With the site and global design strategy left up to the participants, we began the workshop with only a simple, tubular, knitted unit. We preferred to generate ideas with the participants and let them explore the potentials of filament material and knitted components. After the basic tubular module, participants investigated the potential of the modular system, including typology of individual units, aggregations of components, as well as color combinations. We chose our site to be the Counter Guard Terrace, within the confines of the EASAS 2015 workshop venues. It was a nice transition space between a tunnel, stairs, and a bridge. We saw the potential to unite these spaces with our knitted, architectural landscape. We wanted the final design to be not only a shading structure, but also an inhabitable, architectural space. For this reason we exaggerated the length of one component to transition to the ground and become a space for one or two people to interact with.

The knitted structure spans between the walls to the beginning of the bridge that leads to the city center. It has a slow transition from the large tree-trunklike inhabitable tube to components that are only a few centimeters wide. Our installation fully explores the possible variation of components made by the Addi knitting machines, and goes further to connect multiple components to make larger-scale modules. Our components vary in scale from ~10 centimeters wide and thick, to our largest module made out of 8 components which form a total of a meter wide and five meters tall.

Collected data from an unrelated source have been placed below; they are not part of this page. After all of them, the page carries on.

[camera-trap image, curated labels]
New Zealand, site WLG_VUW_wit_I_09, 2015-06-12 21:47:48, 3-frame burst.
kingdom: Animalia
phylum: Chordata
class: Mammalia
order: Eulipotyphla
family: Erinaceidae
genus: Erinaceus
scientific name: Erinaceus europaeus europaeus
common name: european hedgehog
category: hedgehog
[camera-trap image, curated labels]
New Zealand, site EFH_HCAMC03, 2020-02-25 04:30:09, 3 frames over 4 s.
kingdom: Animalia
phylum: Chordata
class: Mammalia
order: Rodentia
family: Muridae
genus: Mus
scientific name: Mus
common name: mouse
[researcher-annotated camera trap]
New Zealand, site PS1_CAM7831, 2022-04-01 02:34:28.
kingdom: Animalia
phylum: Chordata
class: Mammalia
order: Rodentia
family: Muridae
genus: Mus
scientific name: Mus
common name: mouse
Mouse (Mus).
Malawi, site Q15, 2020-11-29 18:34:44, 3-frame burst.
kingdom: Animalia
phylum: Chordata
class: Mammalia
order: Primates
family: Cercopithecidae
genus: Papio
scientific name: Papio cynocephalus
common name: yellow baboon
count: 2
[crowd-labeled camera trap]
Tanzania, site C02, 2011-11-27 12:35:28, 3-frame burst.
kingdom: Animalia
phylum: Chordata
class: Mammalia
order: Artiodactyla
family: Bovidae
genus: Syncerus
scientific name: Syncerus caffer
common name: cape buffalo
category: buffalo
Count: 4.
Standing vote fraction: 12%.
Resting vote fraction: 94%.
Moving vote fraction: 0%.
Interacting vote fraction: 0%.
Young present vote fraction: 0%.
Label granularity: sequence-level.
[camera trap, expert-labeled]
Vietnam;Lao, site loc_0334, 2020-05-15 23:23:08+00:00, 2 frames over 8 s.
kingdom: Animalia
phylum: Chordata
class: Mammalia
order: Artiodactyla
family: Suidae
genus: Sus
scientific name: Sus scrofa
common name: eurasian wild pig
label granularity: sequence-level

The yarn (75% natural wool+25% nylon) was used as the main filament material for prototyping as well as for the final structure. The amount of 60km was sponsored by LAND YARNS. We used black and white yarn FANTOMAS, thickness 3,5-4. The main tool for the fabricating knitted surfaces was domestic circular knitting machine, sponsored by ADDI GUSTAV SELTER in an amount of 8 (4 big + 4 small machines). Bigger machine had 46 needles in a row, small one - 22. 

WEEK 01:  

Introduction to manual knitting with needles, introduction lecture to fabrics in architecture, learning the machine knitting, practicing to improve quality, experimenting with the morphology of the knitted unit, exercises with elastic stretchy fabrics (tights), design investigations, smaller scale prototypes, design of the final installation, beginning of fabrication for the final installation.

WEEK 02:

 Experimenting with the layout of units, smaller prototype at MEPA (Municipality for Architecture and Urban Planning of Malta), fabrication for the final installation, modification of types of units, variations of dimensions and connection types, tensioning the final installation.